Local spatial statics like local Moran's I, local Geary's C, Getis-Ord Gi*,
and geographically weighted summary statistics return values at each spatial
location. Just like dimension reductions, these results are clearly
associated with the broader SFE object, so they should have a place within
the object. However, a separate field is needed because these analyses are
conceptually distinct from dimension reduction. Also, each feature (e.g.
gene) can have its own results with values at each location. The
localResults
field in the SFE object stores these results that has a
value for each spatial location.
Usage
# S4 method for class 'SpatialFeatureExperiment'
localResults(
x,
sample_id = "all",
name = "all",
features = NULL,
colGeometryName = NULL,
annotGeometryName = NULL,
withDimnames = TRUE,
swap_rownames = NULL,
...
)
# S4 method for class 'SpatialFeatureExperiment'
localResults(
x,
sample_id = "all",
name = "all",
features = NULL,
colGeometryName = NULL,
annotGeometryName = NULL,
withDimnames = TRUE,
swap_rownames = NULL,
...
) <- value
# S4 method for class 'SpatialFeatureExperiment'
localResultNames(x)
# S4 method for class 'SpatialFeatureExperiment,character'
localResultNames(x) <- value
# S4 method for class 'SpatialFeatureExperiment'
localResultFeatures(
x,
type = 1L,
colGeometryName = NULL,
annotGeometryName = NULL,
swap_rownames = NULL
)
# S4 method for class 'SpatialFeatureExperiment'
localResultAttrs(
x,
type = 1L,
feature,
colGeometryName = NULL,
annotGeometryName = NULL,
swap_rownames = NULL
)
# S4 method for class 'SpatialFeatureExperiment'
localResult(
x,
type = 1L,
feature,
colGeometryName = NULL,
annotGeometryName = NULL,
sample_id = 1L,
withDimnames = TRUE,
simplify = TRUE,
swap_rownames = NULL
)
# S4 method for class 'SpatialFeatureExperiment'
localResult(
x,
type = 1L,
feature,
colGeometryName = NULL,
annotGeometryName = NULL,
sample_id = 1L,
withDimnames = TRUE
) <- value
Arguments
- x
A
SpatialFeatureExperiment
object.- sample_id
Sample ID to get or set geometries.
- name
Name of the spatial method used, such as "localmoran".
- features
Features whose local results to get or set, for
localResults
getter and setter for multiple features at a time.- colGeometryName
Which
colGeometry
to get or set local results.- annotGeometryName
Which
annotGeometry
to get or set local results.- withDimnames
Logical.
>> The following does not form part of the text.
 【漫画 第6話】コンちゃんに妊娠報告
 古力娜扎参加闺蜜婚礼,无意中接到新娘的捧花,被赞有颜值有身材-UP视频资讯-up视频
If
TRUE
, then the dimnames (colnames or rownames) of the gene count matrix should correspond to row names of thesf
data frames of interest.- swap_rownames
Name of a column in
rowData
to identify features instead of the row names of the SFE object. For example, if the row names of the SFE object are Ensembl IDs and gene symbols are in the "symbol" column inrowData
, then putting "symbol" for this argument will use the gene symbols to identify which gene's local results to get or set.- ...
Ignored
- value
Values to set, should be either a matrix or a data frame.
- type
Name or index of the spatial method used, such as "localmoran".
- feature
Feature whose local results to get or set, for
localResult
getter and setter for one feature at a time.- simplify
Basically whether to return the content of the list rather than a list when the list only has one element, such as results for one type and one feature.
Value
localResults
returns a named list each element of which is a
set of local results of interest. localResult
returns a matrix or a
data frame, whichever the original is when it's set.
localResultNames
returns a character vector. Setters return an SFE
object with the desired field set. For genes and colData
columns,
the local results are stored in the localResults
field in
int_colData
, whereas for colGeometries
and
annotGeometries
, the local results are stored as columns in the same
sf
data frames. localResultFeatures
returns a character
vector of names of features for which local results are available.
localResultAttrs
returns a character vector of the column names of
the local results of one type for one feature. It returns NULL
if
the results are a vector.
Examples
# Toy example
sfe <- readRDS(system.file("extdata/sfe_toy.rds",
package = "SpatialFeatureExperiment"
))
# localResults functions are written for organizing results from local
# spatial statistics (see the Voyager package). But for the examples here,
# random toy matrices are used. The real results are often matrices, with a
# matrix for each feature.
library(S4Vectors)
set.seed(29)
toy_res1 <- matrix(rnorm(10),
nrow = 5, ncol = 2,
dimnames = list(colnames(sfe), c("meow", "purr"))
)
toy_res1b <- matrix(rgamma(10, shape = 2),
nrow = 5, ncol = 2,
dimnames = list(colnames(sfe), c("meow", "purr"))
)
toy_df1 <- DataFrame(gene1 = I(toy_res1), gene2 = I(toy_res1b))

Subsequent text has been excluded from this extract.